## [Extract to read]
┌──
This story first appeared in the August 24, 2010 issue of WWD. Subscribe Today.

In a country where the cocoa culture is dominated by brands such as Cadbury and Mars, Curley is hoping to add a bit of the exotic. He is perpetually experimenting with sweet and savory flavors for his chocolates and truffles.

“I can remember living in very small towns in France and Belgium, and they’d all have a bakery, a patisserie and a chocolate shop,” says Curley, 38, sipping a mug of hot chocolate spiked with chili pepper. “Here in the U.K., there’s no high street patisserie culture, and no fine chocolate market.”

Curley runs the business with his Japanese wife, Suzue Aoyama, a fellow pastry chef whom he met when they were working at The Savoy hotel under head chef Anton Edelmann. Many of their bestsellers are influenced by Aoyama’s native country, such as those made with Japanese black vinegar, green tea, or apricot and wasabi.
└──
## [Tasks for this exercise]
- 1) Summarize the chocolate article in two sentences.
- 2) Answer these questions using the chocolate article:
(a) Which two brands are named as dominating the cocoa culture?
(b) What was the hot chocolate Curley was sipping spiked with?
(c) Where did Curley meet Suzue Aoyama?
The material that comes next has no connection to the chocolate article.

## [Record set]
┌──
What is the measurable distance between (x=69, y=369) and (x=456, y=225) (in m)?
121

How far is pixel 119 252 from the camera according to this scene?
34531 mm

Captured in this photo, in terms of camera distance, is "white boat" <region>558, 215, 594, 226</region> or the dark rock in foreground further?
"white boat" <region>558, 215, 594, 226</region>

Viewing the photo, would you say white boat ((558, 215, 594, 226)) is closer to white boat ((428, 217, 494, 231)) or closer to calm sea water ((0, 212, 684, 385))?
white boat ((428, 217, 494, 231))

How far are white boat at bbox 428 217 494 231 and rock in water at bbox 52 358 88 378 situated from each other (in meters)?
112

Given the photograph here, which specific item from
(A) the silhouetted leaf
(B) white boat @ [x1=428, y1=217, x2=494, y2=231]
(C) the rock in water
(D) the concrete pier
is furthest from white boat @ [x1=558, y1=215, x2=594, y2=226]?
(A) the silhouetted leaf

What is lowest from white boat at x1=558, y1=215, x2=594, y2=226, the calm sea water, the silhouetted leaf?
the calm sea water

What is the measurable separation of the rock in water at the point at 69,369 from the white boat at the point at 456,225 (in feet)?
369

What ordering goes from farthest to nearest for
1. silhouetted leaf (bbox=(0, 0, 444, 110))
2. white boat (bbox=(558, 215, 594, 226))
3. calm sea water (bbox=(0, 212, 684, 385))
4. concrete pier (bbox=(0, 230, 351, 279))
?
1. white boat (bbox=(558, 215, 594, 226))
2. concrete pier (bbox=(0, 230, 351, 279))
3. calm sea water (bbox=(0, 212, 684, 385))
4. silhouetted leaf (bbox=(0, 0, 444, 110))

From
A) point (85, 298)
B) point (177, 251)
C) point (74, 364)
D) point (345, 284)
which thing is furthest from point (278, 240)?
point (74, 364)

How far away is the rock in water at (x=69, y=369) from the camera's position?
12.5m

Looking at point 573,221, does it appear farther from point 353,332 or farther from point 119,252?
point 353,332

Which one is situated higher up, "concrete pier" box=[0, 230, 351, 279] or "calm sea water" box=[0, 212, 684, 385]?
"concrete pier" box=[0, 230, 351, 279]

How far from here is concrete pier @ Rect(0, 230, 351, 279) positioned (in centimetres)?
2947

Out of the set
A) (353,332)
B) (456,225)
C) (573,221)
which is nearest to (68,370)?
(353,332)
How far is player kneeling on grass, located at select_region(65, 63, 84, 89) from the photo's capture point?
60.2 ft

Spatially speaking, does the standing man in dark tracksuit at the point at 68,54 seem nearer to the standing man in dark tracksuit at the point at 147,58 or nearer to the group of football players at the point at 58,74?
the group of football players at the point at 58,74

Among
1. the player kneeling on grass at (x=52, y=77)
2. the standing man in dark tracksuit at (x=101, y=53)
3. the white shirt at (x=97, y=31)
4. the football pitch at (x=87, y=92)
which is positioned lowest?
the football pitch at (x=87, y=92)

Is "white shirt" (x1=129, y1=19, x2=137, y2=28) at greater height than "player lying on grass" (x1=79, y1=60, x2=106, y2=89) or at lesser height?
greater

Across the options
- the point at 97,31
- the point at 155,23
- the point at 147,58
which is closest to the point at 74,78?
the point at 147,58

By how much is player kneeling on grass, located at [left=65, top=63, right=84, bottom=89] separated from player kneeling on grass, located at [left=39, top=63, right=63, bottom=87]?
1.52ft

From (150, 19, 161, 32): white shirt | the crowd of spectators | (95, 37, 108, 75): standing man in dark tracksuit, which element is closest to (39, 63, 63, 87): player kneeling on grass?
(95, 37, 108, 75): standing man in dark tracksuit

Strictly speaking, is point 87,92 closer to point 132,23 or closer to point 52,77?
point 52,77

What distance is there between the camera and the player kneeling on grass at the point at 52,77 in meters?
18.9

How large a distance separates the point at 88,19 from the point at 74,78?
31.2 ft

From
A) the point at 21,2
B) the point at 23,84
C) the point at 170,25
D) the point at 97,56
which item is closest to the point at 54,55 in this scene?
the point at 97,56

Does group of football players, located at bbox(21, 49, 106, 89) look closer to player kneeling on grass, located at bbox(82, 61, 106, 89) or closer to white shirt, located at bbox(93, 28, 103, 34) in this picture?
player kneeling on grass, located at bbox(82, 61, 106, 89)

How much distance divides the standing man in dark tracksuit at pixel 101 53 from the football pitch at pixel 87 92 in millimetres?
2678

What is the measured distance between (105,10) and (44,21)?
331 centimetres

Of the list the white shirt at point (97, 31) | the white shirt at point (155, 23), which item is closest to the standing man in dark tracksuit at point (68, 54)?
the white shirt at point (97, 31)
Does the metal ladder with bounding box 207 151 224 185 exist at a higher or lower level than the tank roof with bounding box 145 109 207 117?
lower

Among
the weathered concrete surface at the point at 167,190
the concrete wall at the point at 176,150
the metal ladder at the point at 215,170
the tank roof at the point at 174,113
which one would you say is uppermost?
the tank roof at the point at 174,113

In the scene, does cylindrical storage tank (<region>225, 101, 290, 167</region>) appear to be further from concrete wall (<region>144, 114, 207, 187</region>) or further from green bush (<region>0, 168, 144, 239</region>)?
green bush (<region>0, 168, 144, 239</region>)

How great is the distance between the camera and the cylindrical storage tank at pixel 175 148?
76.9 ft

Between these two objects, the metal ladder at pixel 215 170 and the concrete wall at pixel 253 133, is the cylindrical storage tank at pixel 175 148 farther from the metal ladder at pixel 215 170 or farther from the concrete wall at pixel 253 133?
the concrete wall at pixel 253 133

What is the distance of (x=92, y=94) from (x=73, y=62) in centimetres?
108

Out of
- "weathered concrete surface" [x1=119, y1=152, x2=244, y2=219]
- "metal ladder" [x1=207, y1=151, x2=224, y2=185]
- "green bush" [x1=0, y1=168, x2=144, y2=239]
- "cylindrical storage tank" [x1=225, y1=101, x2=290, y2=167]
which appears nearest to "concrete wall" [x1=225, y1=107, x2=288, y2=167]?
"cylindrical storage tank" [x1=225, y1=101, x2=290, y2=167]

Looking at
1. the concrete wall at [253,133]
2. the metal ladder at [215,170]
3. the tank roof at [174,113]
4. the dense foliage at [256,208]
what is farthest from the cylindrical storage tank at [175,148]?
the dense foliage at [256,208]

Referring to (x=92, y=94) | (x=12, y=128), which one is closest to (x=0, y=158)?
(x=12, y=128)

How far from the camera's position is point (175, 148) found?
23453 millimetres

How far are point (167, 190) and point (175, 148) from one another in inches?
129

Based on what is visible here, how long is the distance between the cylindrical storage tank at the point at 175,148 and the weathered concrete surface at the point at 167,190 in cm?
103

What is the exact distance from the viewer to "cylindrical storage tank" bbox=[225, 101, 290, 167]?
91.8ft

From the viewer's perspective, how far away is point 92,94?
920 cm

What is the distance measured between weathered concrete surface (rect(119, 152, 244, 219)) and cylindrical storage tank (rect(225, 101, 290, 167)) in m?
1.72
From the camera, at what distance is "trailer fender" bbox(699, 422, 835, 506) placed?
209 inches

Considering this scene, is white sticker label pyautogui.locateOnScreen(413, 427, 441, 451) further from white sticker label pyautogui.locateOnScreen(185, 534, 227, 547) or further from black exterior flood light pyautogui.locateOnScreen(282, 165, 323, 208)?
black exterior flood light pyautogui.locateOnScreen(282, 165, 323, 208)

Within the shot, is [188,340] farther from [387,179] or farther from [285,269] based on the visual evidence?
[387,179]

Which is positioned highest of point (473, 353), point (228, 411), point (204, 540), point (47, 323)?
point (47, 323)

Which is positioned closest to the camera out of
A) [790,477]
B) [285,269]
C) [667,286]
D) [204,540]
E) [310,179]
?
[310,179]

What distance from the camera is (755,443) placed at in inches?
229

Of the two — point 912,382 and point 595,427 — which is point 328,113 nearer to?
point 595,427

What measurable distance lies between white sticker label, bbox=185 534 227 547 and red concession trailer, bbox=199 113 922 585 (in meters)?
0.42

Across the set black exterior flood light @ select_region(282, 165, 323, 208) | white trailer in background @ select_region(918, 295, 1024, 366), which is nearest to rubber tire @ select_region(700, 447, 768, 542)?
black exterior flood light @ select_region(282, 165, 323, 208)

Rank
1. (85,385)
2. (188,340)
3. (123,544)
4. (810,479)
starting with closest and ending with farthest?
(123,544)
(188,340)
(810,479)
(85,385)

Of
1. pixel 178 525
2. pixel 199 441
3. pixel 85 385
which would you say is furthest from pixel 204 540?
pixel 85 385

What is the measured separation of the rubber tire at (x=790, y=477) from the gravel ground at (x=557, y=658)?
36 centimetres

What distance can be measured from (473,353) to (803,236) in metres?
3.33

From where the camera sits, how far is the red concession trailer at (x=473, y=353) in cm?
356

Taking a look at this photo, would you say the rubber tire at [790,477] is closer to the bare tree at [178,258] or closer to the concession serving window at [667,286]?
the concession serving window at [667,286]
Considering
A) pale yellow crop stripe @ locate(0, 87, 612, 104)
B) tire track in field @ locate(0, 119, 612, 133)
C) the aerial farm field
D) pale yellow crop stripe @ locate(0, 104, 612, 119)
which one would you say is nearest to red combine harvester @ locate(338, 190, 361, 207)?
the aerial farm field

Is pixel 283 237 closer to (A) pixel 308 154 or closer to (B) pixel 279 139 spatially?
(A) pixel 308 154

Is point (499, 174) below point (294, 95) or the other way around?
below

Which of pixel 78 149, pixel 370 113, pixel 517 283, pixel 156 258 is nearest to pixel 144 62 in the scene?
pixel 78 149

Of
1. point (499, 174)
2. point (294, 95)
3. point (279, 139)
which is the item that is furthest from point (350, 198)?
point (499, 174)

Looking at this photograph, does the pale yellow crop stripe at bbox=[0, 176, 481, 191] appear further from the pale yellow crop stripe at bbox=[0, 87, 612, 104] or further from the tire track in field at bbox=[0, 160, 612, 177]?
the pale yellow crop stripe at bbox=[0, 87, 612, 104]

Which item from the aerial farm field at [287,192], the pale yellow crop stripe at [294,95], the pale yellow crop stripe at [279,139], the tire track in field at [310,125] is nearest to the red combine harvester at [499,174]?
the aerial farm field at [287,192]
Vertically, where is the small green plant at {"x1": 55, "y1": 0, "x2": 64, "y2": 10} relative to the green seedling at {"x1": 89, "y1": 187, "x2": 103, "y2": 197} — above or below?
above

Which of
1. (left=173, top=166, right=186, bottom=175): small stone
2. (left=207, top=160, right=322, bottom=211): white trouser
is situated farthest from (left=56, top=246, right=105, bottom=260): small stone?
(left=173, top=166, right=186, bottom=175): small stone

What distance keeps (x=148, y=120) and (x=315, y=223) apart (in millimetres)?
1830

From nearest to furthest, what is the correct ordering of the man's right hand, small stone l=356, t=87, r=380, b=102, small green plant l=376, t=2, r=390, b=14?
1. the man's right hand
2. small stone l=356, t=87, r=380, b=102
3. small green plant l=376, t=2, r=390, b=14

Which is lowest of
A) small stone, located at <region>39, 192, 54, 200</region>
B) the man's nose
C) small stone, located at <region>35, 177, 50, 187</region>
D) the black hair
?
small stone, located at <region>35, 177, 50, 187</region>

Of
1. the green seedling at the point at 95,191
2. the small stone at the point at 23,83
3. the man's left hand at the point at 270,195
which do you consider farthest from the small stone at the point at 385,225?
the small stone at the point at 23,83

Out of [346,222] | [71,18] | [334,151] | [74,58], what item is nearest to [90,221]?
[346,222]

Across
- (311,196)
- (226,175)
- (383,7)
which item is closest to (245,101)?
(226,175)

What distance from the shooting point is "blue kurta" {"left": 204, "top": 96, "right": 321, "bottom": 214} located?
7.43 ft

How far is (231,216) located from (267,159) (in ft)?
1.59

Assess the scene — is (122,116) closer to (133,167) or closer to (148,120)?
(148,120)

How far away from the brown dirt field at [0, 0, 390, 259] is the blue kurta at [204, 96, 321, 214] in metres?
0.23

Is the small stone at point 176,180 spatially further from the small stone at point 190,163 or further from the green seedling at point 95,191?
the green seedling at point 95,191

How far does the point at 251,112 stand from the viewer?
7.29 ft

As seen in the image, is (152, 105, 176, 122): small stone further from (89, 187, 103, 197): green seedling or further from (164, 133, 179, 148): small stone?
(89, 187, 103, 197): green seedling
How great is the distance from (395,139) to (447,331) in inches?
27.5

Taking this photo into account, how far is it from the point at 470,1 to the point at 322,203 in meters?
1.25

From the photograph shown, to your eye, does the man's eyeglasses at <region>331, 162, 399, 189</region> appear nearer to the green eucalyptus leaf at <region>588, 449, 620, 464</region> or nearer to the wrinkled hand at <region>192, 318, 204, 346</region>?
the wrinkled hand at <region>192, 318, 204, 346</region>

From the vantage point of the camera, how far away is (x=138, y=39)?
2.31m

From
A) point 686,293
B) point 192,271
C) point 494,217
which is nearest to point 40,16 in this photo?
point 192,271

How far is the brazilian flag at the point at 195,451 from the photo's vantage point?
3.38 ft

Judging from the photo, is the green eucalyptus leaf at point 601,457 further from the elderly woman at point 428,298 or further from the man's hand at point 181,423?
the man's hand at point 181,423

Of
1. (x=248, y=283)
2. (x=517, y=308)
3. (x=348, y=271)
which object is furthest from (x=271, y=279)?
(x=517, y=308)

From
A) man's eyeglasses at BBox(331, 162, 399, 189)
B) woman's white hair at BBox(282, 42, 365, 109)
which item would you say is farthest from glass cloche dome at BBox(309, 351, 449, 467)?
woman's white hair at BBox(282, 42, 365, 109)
└──
## [Answers to the exercise]
- 1) Curley, who constantly experiments with sweet and savory flavors for his chocolates and truffles, hopes to add something exotic to a U.K. cocoa culture dominated by brands such as Cadbury and Mars, noting that the country lacks the patisserie and fine chocolate culture he knew in France and Belgium. He runs the business with his Japanese wife, pastry chef Suzue Aoyama, and many of their bestsellers draw on Japanese flavors such as black vinegar, green tea, and apricot and wasabi.

- 2)
(a) Cadbury and Mars.
(b) Chili pepper.
(c) At The Savoy hotel, where they were working under head chef Anton Edelmann.